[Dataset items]
>> START
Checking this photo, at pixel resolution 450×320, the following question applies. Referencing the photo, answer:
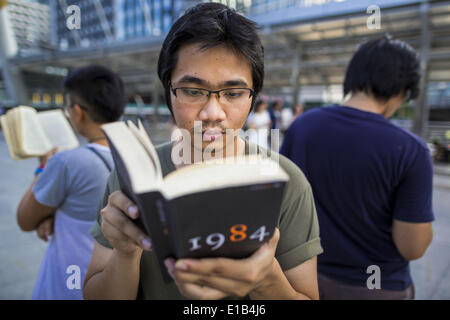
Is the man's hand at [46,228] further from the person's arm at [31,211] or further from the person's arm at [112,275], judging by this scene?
the person's arm at [112,275]

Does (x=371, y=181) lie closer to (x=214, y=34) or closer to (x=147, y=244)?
(x=214, y=34)

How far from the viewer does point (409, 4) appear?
6086 mm

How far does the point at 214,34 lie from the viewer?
0.88 metres

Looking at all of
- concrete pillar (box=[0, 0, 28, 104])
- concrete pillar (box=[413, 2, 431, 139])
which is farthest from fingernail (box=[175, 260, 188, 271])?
concrete pillar (box=[0, 0, 28, 104])

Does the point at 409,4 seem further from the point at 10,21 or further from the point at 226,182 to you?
→ the point at 10,21

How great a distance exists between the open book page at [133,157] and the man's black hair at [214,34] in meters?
0.43

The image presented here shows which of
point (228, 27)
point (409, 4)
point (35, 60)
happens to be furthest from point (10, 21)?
point (228, 27)

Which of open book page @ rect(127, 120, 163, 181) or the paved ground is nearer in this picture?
open book page @ rect(127, 120, 163, 181)

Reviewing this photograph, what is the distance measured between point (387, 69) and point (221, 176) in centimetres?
134

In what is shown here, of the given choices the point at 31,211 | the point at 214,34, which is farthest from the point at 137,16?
the point at 214,34

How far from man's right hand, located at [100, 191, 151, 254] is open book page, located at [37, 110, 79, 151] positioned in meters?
1.41

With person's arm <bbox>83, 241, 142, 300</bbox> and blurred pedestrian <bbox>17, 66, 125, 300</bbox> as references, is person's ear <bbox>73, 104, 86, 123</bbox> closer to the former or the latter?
blurred pedestrian <bbox>17, 66, 125, 300</bbox>

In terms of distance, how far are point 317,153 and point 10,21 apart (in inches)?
962

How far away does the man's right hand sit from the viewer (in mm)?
638
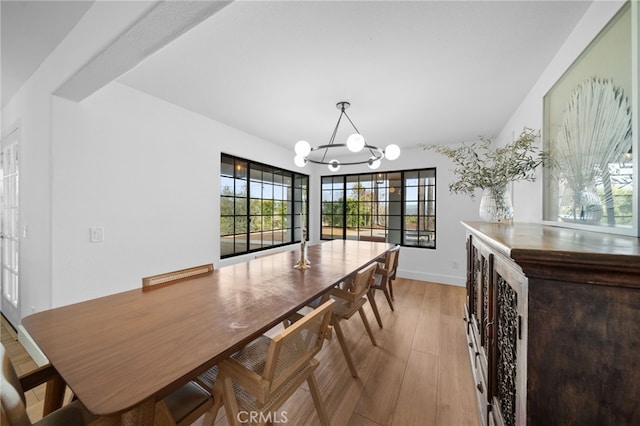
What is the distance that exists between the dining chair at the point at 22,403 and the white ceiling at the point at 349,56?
1834mm

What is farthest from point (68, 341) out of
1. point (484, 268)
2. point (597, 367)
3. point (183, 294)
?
point (484, 268)

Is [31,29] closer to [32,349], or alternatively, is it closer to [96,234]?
[96,234]

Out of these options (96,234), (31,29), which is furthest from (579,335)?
(31,29)

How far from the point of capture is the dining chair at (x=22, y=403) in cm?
67

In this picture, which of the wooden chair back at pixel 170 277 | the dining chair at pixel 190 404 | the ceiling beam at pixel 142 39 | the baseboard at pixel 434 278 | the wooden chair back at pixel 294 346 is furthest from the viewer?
the baseboard at pixel 434 278

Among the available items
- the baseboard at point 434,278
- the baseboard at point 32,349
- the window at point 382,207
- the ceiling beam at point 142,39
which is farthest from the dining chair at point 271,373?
the window at point 382,207

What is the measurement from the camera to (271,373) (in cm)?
95

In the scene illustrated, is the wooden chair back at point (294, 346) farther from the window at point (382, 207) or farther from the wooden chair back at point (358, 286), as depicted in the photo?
the window at point (382, 207)

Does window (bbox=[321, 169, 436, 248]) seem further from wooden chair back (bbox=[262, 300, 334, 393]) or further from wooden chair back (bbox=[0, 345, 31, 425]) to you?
wooden chair back (bbox=[0, 345, 31, 425])

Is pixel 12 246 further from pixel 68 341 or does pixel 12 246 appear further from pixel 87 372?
pixel 87 372

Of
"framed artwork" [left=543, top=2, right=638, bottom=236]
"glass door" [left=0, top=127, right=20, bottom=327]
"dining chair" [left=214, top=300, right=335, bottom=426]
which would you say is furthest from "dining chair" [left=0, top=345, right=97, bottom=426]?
"glass door" [left=0, top=127, right=20, bottom=327]

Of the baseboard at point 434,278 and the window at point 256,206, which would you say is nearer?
the window at point 256,206

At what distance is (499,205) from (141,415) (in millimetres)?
2398

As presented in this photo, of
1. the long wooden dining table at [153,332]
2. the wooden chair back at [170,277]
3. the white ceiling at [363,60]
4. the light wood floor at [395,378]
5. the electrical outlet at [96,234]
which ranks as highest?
the white ceiling at [363,60]
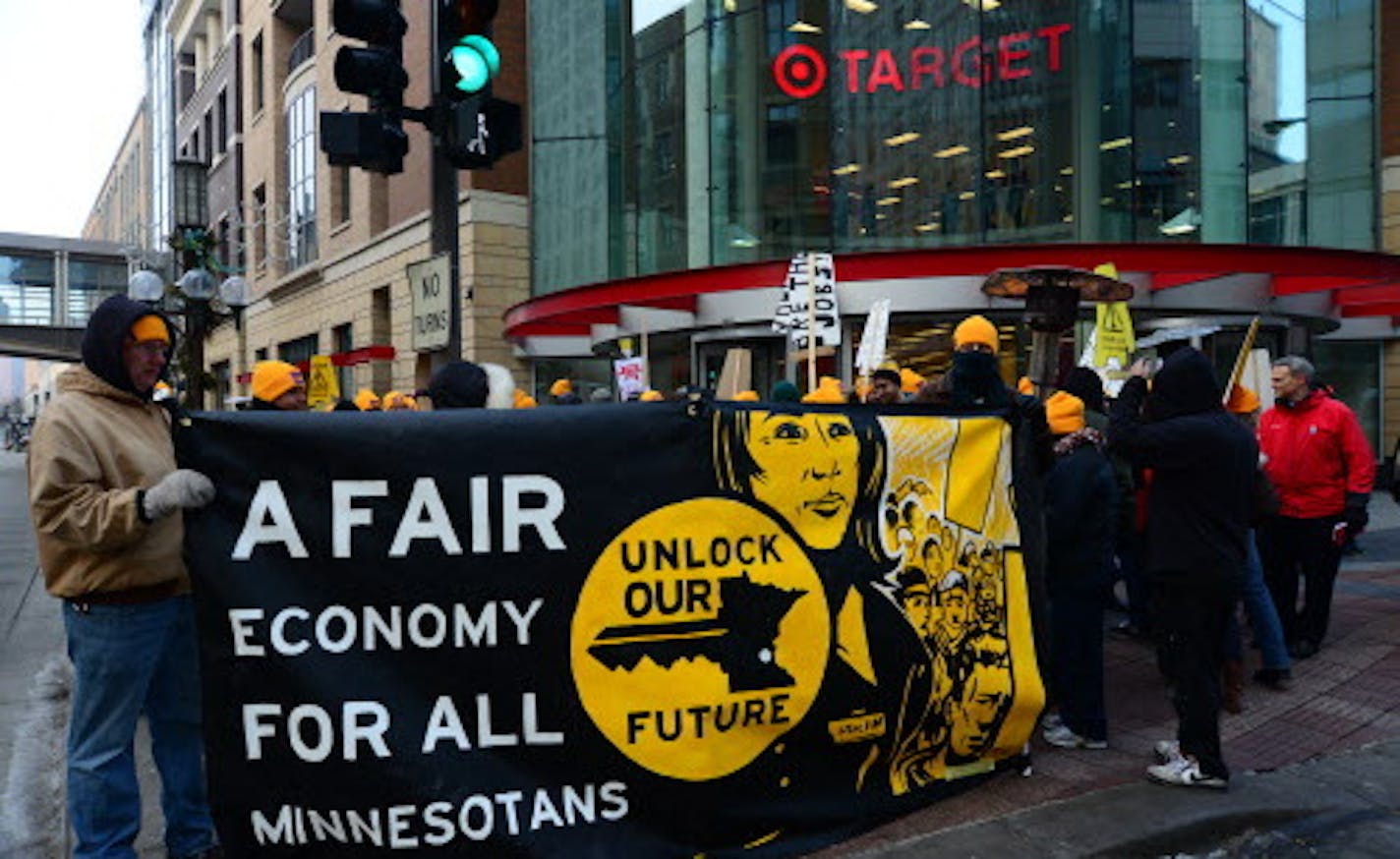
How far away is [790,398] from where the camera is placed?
841cm

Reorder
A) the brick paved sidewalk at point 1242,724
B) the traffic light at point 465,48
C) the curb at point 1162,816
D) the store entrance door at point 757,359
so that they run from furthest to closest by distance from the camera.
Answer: the store entrance door at point 757,359
the traffic light at point 465,48
the brick paved sidewalk at point 1242,724
the curb at point 1162,816

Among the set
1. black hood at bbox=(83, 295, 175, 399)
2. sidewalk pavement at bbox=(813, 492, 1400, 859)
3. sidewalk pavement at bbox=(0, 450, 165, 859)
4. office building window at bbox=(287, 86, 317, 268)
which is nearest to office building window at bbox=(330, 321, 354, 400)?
office building window at bbox=(287, 86, 317, 268)

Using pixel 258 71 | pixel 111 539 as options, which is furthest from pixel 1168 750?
pixel 258 71

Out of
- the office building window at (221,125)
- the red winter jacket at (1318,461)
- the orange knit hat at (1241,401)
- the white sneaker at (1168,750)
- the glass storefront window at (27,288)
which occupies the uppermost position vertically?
the office building window at (221,125)

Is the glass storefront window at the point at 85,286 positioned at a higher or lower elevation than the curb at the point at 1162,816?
higher

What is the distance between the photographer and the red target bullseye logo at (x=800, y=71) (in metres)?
17.9

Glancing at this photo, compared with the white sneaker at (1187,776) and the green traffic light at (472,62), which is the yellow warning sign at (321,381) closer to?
the green traffic light at (472,62)

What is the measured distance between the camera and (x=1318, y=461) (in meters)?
6.59

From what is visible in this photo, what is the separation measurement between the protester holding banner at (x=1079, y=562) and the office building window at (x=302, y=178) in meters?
27.5

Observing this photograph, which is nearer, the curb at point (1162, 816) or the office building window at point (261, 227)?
the curb at point (1162, 816)

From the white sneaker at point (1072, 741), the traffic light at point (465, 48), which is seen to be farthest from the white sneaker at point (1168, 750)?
the traffic light at point (465, 48)

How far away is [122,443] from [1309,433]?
672 cm

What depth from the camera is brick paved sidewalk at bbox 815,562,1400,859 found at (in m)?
4.15

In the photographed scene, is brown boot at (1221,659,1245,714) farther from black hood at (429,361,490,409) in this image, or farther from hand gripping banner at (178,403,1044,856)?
black hood at (429,361,490,409)
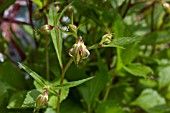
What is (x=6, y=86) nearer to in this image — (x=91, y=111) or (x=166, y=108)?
(x=91, y=111)

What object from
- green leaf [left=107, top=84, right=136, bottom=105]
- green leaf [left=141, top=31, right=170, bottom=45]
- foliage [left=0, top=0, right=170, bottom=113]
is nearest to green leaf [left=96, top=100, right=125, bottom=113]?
foliage [left=0, top=0, right=170, bottom=113]

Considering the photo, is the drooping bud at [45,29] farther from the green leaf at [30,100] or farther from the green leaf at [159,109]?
the green leaf at [159,109]

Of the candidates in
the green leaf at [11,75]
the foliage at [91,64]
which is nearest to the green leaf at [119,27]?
the foliage at [91,64]

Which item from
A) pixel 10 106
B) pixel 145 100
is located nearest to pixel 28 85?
pixel 10 106

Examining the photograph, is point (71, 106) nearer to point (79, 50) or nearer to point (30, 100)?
point (30, 100)

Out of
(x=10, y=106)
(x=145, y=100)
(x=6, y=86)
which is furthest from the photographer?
(x=145, y=100)

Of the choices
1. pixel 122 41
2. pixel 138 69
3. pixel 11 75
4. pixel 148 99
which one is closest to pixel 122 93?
pixel 148 99
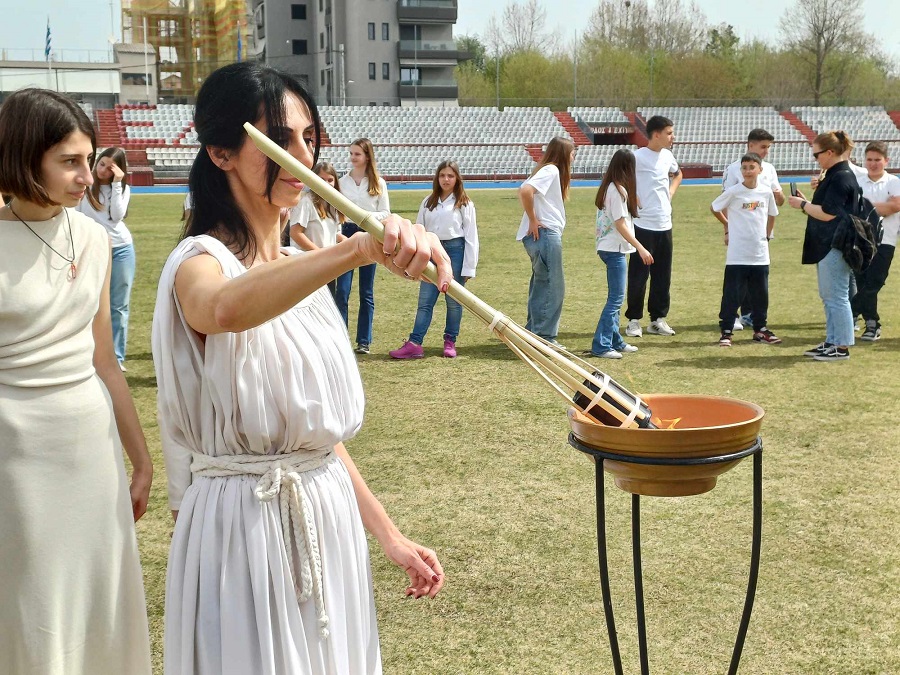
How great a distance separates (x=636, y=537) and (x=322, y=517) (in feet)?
4.15

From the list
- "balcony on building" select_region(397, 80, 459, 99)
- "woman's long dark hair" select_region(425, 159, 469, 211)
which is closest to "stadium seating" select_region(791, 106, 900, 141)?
"balcony on building" select_region(397, 80, 459, 99)

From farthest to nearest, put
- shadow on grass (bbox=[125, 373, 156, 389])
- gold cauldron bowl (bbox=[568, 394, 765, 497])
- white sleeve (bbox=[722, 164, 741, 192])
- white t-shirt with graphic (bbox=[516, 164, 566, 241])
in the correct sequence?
1. white sleeve (bbox=[722, 164, 741, 192])
2. white t-shirt with graphic (bbox=[516, 164, 566, 241])
3. shadow on grass (bbox=[125, 373, 156, 389])
4. gold cauldron bowl (bbox=[568, 394, 765, 497])

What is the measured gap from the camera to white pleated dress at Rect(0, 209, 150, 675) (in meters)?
2.31

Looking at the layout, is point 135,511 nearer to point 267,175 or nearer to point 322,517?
point 322,517

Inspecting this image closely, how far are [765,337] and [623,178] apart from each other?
6.95ft

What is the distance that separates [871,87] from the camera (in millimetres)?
78062

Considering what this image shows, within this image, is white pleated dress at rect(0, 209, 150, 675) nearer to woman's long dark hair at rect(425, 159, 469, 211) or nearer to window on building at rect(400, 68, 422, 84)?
woman's long dark hair at rect(425, 159, 469, 211)

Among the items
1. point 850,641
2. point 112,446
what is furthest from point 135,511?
point 850,641

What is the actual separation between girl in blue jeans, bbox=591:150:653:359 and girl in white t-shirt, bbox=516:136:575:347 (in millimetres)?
391

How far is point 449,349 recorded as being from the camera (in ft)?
29.6

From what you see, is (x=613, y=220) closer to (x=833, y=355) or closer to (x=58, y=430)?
(x=833, y=355)

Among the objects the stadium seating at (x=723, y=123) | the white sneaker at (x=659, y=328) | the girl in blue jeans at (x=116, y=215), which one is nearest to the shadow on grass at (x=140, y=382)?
the girl in blue jeans at (x=116, y=215)

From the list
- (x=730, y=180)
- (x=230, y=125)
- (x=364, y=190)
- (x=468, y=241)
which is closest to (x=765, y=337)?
(x=730, y=180)

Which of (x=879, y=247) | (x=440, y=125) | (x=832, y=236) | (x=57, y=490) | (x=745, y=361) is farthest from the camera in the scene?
(x=440, y=125)
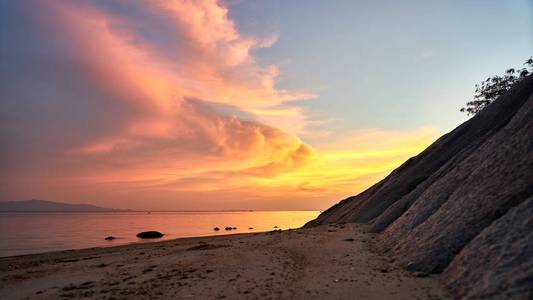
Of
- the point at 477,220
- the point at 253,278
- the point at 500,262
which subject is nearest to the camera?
the point at 500,262

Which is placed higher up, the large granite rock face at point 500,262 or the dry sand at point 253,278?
the large granite rock face at point 500,262

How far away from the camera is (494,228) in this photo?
11742 mm

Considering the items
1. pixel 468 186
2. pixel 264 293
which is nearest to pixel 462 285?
pixel 264 293

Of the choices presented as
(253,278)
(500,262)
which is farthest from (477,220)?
(253,278)

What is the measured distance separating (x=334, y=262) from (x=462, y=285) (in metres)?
6.92

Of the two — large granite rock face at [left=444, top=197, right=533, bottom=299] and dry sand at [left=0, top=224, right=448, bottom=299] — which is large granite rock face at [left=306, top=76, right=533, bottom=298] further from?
dry sand at [left=0, top=224, right=448, bottom=299]

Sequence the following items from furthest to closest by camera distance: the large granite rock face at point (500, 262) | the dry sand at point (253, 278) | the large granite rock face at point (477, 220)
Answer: the dry sand at point (253, 278) → the large granite rock face at point (477, 220) → the large granite rock face at point (500, 262)

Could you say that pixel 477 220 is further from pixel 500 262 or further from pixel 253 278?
pixel 253 278

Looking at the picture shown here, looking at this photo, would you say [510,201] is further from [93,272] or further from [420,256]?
[93,272]

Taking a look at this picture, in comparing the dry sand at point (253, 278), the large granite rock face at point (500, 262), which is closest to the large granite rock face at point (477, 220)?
the large granite rock face at point (500, 262)

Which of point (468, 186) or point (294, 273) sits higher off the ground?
point (468, 186)

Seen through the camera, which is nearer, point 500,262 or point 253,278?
point 500,262

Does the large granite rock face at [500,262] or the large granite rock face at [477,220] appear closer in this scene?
the large granite rock face at [500,262]

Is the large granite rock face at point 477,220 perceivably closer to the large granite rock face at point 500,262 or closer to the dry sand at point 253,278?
the large granite rock face at point 500,262
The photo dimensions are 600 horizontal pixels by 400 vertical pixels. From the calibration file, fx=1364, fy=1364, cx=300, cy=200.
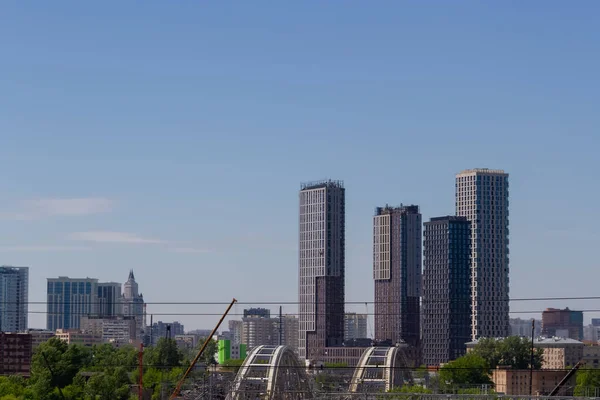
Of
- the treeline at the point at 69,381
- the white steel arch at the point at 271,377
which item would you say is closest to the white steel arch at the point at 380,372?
the white steel arch at the point at 271,377

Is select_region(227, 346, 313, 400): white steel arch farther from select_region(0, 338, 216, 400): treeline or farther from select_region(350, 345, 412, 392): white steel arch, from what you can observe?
select_region(350, 345, 412, 392): white steel arch

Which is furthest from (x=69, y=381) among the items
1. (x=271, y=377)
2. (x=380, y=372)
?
(x=380, y=372)

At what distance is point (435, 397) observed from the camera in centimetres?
10294

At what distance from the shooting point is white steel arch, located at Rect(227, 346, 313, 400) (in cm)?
14288

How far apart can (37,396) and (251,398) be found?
27775 millimetres

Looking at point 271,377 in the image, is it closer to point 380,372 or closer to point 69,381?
point 69,381

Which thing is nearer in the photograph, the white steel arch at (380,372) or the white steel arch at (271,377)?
the white steel arch at (271,377)

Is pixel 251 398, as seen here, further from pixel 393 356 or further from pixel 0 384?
pixel 393 356

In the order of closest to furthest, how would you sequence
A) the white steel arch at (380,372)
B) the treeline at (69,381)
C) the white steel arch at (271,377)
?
the white steel arch at (271,377) → the treeline at (69,381) → the white steel arch at (380,372)

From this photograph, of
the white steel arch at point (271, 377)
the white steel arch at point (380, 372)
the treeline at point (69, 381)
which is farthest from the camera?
the white steel arch at point (380, 372)

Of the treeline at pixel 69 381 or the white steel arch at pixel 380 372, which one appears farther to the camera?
the white steel arch at pixel 380 372

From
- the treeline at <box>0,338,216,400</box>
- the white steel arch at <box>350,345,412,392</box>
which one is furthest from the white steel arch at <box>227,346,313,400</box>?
the white steel arch at <box>350,345,412,392</box>

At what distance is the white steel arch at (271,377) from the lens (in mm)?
142875

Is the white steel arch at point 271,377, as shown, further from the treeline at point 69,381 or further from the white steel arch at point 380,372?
the white steel arch at point 380,372
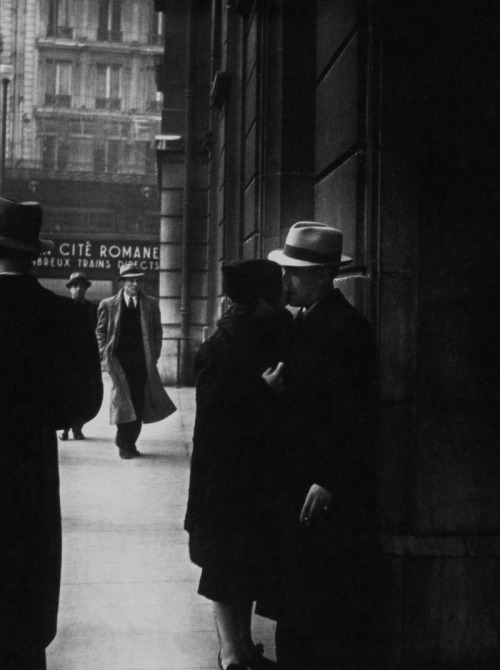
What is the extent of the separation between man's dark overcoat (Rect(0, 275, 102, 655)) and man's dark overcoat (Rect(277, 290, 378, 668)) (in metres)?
0.82

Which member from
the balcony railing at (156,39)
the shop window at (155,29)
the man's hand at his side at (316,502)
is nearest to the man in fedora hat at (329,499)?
the man's hand at his side at (316,502)

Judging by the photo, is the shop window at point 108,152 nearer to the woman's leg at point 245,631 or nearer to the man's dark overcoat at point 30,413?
the woman's leg at point 245,631

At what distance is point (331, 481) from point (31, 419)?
1.10 m

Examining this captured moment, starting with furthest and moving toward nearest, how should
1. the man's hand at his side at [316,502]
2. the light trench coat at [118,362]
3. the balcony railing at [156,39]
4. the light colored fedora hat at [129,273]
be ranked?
the balcony railing at [156,39]
the light colored fedora hat at [129,273]
the light trench coat at [118,362]
the man's hand at his side at [316,502]

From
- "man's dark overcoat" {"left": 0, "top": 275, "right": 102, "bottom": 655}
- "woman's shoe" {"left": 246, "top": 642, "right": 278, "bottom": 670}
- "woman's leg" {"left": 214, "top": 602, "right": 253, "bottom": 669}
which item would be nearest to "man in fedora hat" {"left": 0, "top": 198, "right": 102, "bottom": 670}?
"man's dark overcoat" {"left": 0, "top": 275, "right": 102, "bottom": 655}

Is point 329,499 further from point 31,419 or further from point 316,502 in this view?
point 31,419

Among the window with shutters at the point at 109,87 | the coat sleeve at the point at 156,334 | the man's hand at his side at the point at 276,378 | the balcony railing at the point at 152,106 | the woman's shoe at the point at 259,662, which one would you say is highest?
the window with shutters at the point at 109,87

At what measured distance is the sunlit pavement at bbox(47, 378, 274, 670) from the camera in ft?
14.1

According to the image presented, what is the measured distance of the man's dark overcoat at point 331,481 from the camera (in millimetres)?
3441

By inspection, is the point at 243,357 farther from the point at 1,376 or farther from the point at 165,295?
the point at 165,295

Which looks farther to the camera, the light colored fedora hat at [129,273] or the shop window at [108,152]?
the shop window at [108,152]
>> END
**WHAT IS ASKED**
Reproduce the final stretch of the data above: every line from the one holding "At what measured" through the end, inclusive, exactly as written and nothing else.

**THE RESPONSE**
At what measured distance is the sunlit pavement at bbox(47, 378, 274, 670) from the camera in ft?
14.1

According to the image presented, what is the measured distance of the man's dark overcoat at point 331,481 from the camera (in millimetres)?
3441

By inspection, is the point at 243,357 farther from the point at 1,376 or farther from the point at 165,295?
the point at 165,295

Which looks farther to the camera, the light colored fedora hat at [129,273] or the shop window at [108,152]?
the shop window at [108,152]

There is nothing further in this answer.